Diğer yandan, ‘gökten üç elma düştü’ misali kimi pazar da çok istememe karşın, yürüyüş programı bir türlü gerçekleşmez. Tıpkı, geçtiğimiz pazar günü gibi.
Katıldığım bir dost meclisinde, yapılan sohbetten ziyade, İrvin Mandel’in ekrana yansıyan karikatürleri kolay kolay zihnimden silinmeyecek. Çaydı, kahveydi derken öğlen oldu. Bu arada uzun süre oturmak da iyi değil..
* * *
Tesadüf bu ya, akşam üstü de ‘oturmalı’ bir günün devamı vardı. Madem hava güzel; eş dost, birkaç uzak akraba, kıyıdan kıyıdan bir Boğaz turu yaptık. Açık hava gibisi yok! İyot kokusu insanın zihnini açıyor. O gün eski bir dosta rastladım. Benden yirmi yaş büyüktü, oysa yaşama tutunuşu ile benden yirmi yaş gençti. İyi bir motivasyon oldu. Artık ben de yürüyeceğim.
* * *
Muhteşem bir kitap geçti elime. Gastronomiden ziyade ‘sanat’ olarak nitelendirdiğim bu yapıt ‘pasta yapımı’ ile ilgili. Yazarı ise, Türkiye’deki ilk özel dizaynlı pastaları üreten Foodie Emel Başdoğan.

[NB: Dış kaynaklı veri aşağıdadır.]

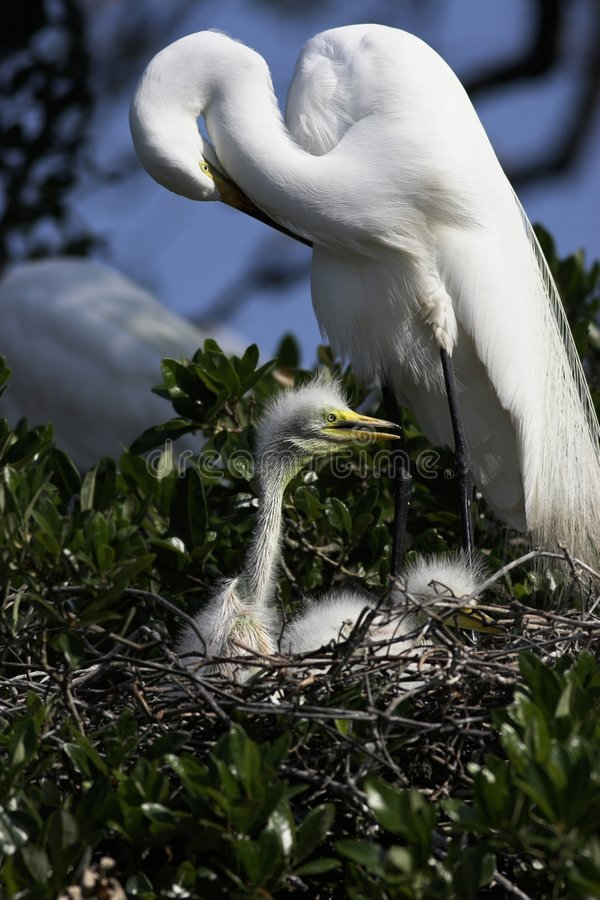 Great White Egret with Chicks stock photos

Foodie’nin pastalarının tadını bildiğim için kitabı görünce hem sevmek, hem beğenmek pek zor olmadı.
Emel Başdoğan; Boğaziçi, Viyana ve Paris Üniversiteleri’nde biyoloji, sosyoloji ve felsefe eğitim dallarında gördü.
Almanca, İngiliz ve Fransızca bilmenin yanısıra, Cervantes Enstitüsü’nde Karen Şarhon’un öğrencisi olan Emel, yakın zamanda konuştuğu dillere Judeo-Espanyol’u da katacak. İnkilap Yayınevi’nden çıkan kitabın kapağı göz zevkinize hitap edecek; merakınız ise sayfaların arasında sizi bir keşfe sürükleyecek.
* * *
İlginç değil mi, sevgili Bay Bici? Uzun yıllar diabet yüzünden çok sevdiğiniz pastaları yiyemediniz. Oysa Foodie’deki şekersiz çikolatalı pastalar size ‘şiir’ yazdırtacak türden. Hep birşeyleri yakalamaya çalışıyoruz. Ama bazıları da kaçıyor. Yokluğunuzun üçüncü yılında sizi hep güleryüzle anıyoruz Salamon Bicerano.